From: harti@mikro.ee.tu-berlin.de (Stefan Hartmann (Behse))
Subject: Genoa graphics board Drivers FTP site!
Article-I.D.: mailgzrz.1qpf1r$9ti
Organization: TUBerlin/ZRZ
Lines: 29
NNTP-Posting-Host: mikro.ee.tu-berlin.de

Hi,

well I have opened up a FTP site for getting the latest software drivers
for Genoa graphics cards.

Here is how to access it:

ftp 192.109.42.11
login:ftp
password:ftp
cd pub/genoa
ls -l
binary
prompt
hash

(now if you wanna have the latest drivers for the 7900 board)

cd 7000series
mget *

quit

This is the sequence to get the drivers.

If you have any further question, please email me.

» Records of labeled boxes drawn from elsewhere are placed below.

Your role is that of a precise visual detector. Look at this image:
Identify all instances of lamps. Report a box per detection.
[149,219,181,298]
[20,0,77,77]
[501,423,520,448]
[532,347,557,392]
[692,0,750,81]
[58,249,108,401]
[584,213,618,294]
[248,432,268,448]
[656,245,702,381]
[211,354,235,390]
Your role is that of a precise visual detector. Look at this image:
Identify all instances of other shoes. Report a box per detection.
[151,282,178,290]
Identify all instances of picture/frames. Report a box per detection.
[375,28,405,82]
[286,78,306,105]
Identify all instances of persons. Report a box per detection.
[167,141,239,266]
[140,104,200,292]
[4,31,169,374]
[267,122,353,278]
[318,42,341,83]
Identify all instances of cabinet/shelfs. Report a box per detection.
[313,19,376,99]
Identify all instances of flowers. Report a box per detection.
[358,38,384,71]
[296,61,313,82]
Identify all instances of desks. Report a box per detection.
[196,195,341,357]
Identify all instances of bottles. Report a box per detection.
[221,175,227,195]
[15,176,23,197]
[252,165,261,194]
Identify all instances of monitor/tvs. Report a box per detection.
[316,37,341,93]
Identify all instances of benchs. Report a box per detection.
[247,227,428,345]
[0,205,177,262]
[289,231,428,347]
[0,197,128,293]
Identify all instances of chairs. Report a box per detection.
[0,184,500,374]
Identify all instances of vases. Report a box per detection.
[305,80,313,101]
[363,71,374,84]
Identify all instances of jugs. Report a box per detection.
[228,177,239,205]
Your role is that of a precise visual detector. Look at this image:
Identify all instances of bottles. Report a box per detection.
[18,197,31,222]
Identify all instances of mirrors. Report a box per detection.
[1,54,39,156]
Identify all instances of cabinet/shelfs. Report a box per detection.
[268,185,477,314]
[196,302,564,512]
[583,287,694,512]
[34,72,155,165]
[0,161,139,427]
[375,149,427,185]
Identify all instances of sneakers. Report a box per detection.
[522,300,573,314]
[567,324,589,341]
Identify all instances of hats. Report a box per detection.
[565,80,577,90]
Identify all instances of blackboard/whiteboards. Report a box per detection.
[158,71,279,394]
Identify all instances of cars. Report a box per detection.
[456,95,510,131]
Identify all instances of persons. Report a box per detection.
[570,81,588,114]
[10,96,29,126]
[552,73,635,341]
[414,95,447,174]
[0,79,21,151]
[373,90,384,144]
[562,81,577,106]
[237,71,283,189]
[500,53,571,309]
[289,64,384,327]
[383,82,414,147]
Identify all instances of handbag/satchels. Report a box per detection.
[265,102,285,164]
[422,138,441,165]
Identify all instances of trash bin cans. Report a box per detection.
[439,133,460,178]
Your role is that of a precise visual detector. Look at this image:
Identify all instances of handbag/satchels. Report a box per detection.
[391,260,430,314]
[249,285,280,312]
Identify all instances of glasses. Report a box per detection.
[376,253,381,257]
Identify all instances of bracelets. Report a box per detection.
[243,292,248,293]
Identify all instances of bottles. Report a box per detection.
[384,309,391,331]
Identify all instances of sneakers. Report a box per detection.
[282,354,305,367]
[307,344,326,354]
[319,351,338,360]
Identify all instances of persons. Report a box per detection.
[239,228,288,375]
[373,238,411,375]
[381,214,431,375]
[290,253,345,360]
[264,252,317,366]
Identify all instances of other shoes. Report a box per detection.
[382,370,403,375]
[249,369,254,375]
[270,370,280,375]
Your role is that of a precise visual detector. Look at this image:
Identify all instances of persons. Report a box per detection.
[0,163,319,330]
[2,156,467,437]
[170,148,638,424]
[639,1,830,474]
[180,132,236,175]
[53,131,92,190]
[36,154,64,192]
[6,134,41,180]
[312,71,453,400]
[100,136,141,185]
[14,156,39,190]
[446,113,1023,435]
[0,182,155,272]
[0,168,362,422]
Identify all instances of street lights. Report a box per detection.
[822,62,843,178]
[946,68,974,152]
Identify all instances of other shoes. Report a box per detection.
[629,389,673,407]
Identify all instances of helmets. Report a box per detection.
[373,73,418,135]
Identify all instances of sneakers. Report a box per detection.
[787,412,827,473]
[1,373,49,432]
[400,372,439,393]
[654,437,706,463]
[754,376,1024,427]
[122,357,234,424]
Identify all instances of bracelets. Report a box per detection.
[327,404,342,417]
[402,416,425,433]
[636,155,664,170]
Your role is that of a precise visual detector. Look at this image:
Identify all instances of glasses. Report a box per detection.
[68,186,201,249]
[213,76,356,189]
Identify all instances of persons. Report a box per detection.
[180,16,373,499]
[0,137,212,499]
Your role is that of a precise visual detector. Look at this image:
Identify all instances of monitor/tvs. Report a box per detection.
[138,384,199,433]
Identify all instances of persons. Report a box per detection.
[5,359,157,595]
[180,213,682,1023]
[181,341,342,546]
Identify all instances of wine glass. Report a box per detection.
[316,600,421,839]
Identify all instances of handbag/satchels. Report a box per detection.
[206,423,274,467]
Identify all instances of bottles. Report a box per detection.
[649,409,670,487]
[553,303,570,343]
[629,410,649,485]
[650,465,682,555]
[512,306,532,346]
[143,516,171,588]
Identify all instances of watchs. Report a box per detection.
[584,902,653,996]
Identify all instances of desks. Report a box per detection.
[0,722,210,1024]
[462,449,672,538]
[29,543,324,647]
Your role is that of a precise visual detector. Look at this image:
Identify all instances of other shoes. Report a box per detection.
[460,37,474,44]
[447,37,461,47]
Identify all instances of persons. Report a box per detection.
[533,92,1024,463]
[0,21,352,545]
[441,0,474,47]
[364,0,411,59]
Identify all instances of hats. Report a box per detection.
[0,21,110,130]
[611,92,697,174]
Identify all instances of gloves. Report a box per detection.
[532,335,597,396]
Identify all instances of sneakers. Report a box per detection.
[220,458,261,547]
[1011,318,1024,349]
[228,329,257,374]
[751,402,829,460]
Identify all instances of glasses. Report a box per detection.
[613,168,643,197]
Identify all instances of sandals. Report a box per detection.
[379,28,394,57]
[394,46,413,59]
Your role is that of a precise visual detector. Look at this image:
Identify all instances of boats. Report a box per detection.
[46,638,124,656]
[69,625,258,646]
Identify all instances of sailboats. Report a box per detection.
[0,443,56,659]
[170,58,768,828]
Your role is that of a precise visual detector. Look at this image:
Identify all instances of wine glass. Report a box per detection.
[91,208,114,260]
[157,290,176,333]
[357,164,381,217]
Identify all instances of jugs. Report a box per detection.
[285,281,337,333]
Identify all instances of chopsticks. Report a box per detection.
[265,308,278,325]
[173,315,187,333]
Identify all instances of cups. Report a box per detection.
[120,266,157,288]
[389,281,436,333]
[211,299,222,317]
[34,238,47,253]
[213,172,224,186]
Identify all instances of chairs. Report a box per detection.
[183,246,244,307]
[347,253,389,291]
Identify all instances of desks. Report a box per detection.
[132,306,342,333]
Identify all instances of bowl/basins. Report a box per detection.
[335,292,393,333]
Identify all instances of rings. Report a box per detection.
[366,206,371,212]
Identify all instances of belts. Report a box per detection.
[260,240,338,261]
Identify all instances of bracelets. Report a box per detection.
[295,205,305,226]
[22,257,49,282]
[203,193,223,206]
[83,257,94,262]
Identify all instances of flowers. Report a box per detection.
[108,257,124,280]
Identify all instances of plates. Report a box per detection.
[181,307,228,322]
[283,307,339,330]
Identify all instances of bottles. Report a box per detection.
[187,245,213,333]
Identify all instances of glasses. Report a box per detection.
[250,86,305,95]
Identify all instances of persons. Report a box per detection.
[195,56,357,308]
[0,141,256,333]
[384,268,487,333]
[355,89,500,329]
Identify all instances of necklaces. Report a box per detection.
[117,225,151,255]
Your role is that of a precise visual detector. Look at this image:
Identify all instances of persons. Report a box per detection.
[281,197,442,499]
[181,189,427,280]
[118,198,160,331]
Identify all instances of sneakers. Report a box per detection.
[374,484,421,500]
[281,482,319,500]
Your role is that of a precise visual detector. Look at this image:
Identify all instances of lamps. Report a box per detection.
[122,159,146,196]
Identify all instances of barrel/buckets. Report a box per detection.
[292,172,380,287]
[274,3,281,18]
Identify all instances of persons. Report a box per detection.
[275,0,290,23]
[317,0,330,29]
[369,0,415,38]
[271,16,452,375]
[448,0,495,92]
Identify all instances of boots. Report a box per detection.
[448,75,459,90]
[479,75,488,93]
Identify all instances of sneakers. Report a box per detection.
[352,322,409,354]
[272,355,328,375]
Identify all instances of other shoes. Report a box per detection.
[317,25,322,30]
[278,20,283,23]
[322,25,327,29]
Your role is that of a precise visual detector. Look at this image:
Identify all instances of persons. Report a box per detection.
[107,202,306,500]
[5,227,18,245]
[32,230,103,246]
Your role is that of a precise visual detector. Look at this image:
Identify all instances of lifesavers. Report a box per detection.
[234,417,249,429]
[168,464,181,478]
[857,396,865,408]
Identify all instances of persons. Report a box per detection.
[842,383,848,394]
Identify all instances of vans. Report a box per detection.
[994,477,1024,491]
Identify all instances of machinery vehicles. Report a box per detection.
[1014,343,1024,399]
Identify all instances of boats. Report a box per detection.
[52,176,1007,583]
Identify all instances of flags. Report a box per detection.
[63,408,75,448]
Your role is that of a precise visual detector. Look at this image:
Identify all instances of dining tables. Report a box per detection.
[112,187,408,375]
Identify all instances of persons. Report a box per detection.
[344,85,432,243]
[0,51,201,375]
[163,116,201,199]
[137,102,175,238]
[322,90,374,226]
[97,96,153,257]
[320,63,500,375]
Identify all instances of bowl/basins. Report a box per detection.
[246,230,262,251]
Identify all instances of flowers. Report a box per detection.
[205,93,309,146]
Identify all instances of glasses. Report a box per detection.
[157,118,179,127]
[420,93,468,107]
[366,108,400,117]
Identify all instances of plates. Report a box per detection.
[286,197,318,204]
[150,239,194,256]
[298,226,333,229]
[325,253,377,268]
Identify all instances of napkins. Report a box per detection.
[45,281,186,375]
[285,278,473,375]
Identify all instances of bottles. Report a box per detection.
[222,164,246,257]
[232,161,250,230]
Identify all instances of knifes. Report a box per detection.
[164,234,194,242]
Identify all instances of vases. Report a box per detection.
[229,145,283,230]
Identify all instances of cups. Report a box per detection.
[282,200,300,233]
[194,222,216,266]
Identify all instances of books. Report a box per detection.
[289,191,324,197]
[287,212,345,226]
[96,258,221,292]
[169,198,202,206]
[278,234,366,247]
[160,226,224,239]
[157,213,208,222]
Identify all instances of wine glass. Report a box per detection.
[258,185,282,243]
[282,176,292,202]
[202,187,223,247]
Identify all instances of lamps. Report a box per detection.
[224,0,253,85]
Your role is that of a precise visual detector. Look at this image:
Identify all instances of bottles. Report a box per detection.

Best regards, Stefan Hartmann
email to: harti@mikro.ee.tu-berlin.de


In [78]:
count_vect = sklearn.feature_extraction.text.CountVectorizer()
X_train_counts = count_vect.fit_transform(twenty_train.data[0:1])
print(X_train_counts[0].toarray())
print(count_vect.vocabulary_.keys())


[[1 1 1 1 1 1 1 1 1 1 1 1 1 3 1 1 2 1 2 3 4 3 2 3 1 5 1 3 1 1 2 2 2 1 3 1 1
  1 1 2 2 1 2 1 1 1 1 1 1 3 1 1 1 1 1 1 1 1 1 1 1 1 1 2 1 2 1 5 1 3 3 1 1 1
  1 2 1]]
dict_keys(['ftp', 'lines', 'regards', 'password', 'article', 'for', 'posting', 'hartmann', 'mailgzrz', 'hi', 'site', 'opened', 'you', 'wanna', 'latest', '1qpf1r', 'please', 'login', 'this', 'email', 'me', 'here', '7900', 'genoa', 'nntp', '29', 'now', 'subject', 'cd', '109', 'pub', 'ls', '192', 'cards', 'berlin', 'any', 'ee', 'getting', 'tuberlin', 'how', 'stefan', 'access', '7000series', 'get', 'graphics', '42', 'binary', 'zrz', 'it', 'is', 'best', 'tu', 'organization', '9ti', 'the', 'quit', 'harti', '11', 'to', 'mget', 'up', 'further', 'mikro', 'sequence', 'board', 'de', 'prompt', 'behse', 'hash', 'drivers', 'from', 'software', 'have', 'host', 'well', 'if', 'question'])

Exercises

  1. Choose one of the histogram processing methods and apply it to the page example.
  2. Take patches for the page example used above at different scales (10, 20 and 40 pixels). The resulting patches should be rescaled to have the same size.
  3. Change the vectorization approach to ignore very common words such as 'the' and 'a'. These are known as stop words. Reading the documentation should help.
  4. Change the vectorization approach to consider both single words and sequences of 2 words. Reading the documentation should help.